*AIM OF THE TASK*.
Edit the stretch from "Maybe throw in" through "figure it out." in the discussion thread about the worker-type chart, changing "quadrant" to "section".

Maybe throw in some flavor from the 6 types of working genius (WIDGET: wonder, invention, discernment, galvanizing, enablement, tenacity) and meyers-briggs personality types for fun.
That chart is confusing because they’ve put the quadrant labels on the axes so a) the axis dimensions are unknown and b) there are two labels on each quadrant
Yea, the quadrant visualization does not make sense. What is the bottom-left quadrant? Coaster or Grifter or both? What about the top-right? None of the above? I can't figure it out.
I think the real problem is that it's impossible to work as a believer/grinder in any large organisation (e.g. filled with grifters). It's not sustainable to work as a grinder for a long time in the first place, but it's especially terrible when it's unrewarding.
No mention of all the "deadwood:" people that don't contribute anything at all. People you're loath to assign anything to because they've repeatedly shown that they're incapable of finishing the simplest task. People one would think would be first on the cutting block at the next layoff.

*DATA TO EXAMINE*.
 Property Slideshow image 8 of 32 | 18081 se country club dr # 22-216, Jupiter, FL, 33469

--

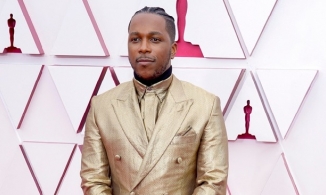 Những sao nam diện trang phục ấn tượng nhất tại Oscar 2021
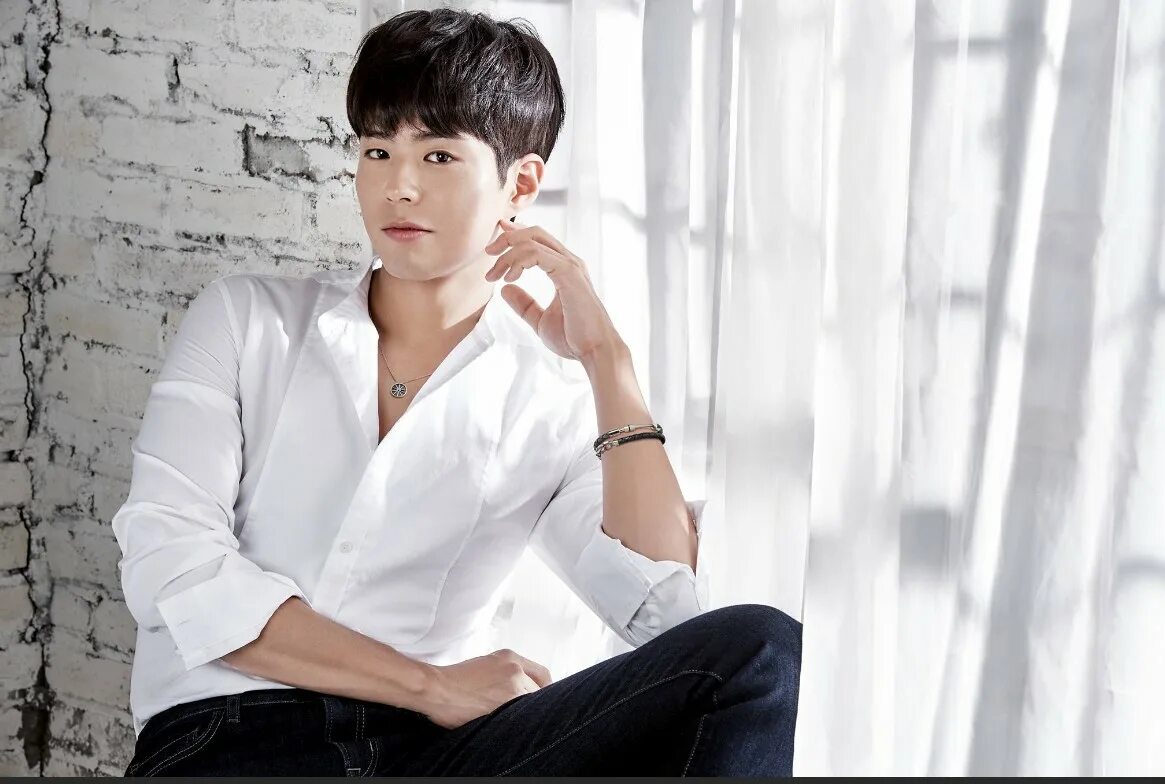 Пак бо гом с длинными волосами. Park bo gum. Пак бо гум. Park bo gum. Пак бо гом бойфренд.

* * *

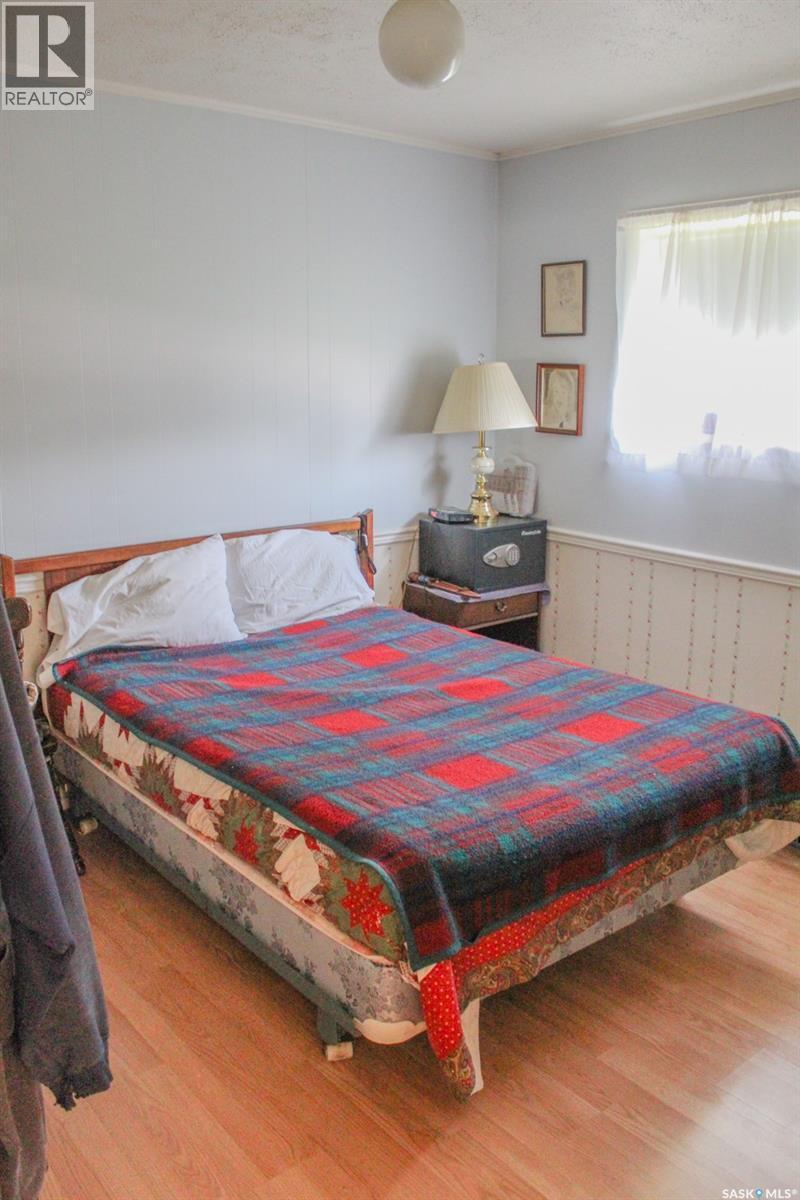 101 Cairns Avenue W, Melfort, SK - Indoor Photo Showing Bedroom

*COMPLETED TASK*.
Maybe throw in some flavor from the 6 types of working genius (WIDGET: wonder, invention, discernment, galvanizing, enablement, tenacity) and meyers-briggs personality types for fun.
That chart is confusing because they’ve put the section labels on the axes so a) the axis dimensions are unknown and b) there are two labels on each section
Yea, the section visualization does not make sense. What is the bottom-left section? Coaster or Grifter or both? What about the top-right? None of the above? I can't figure it out.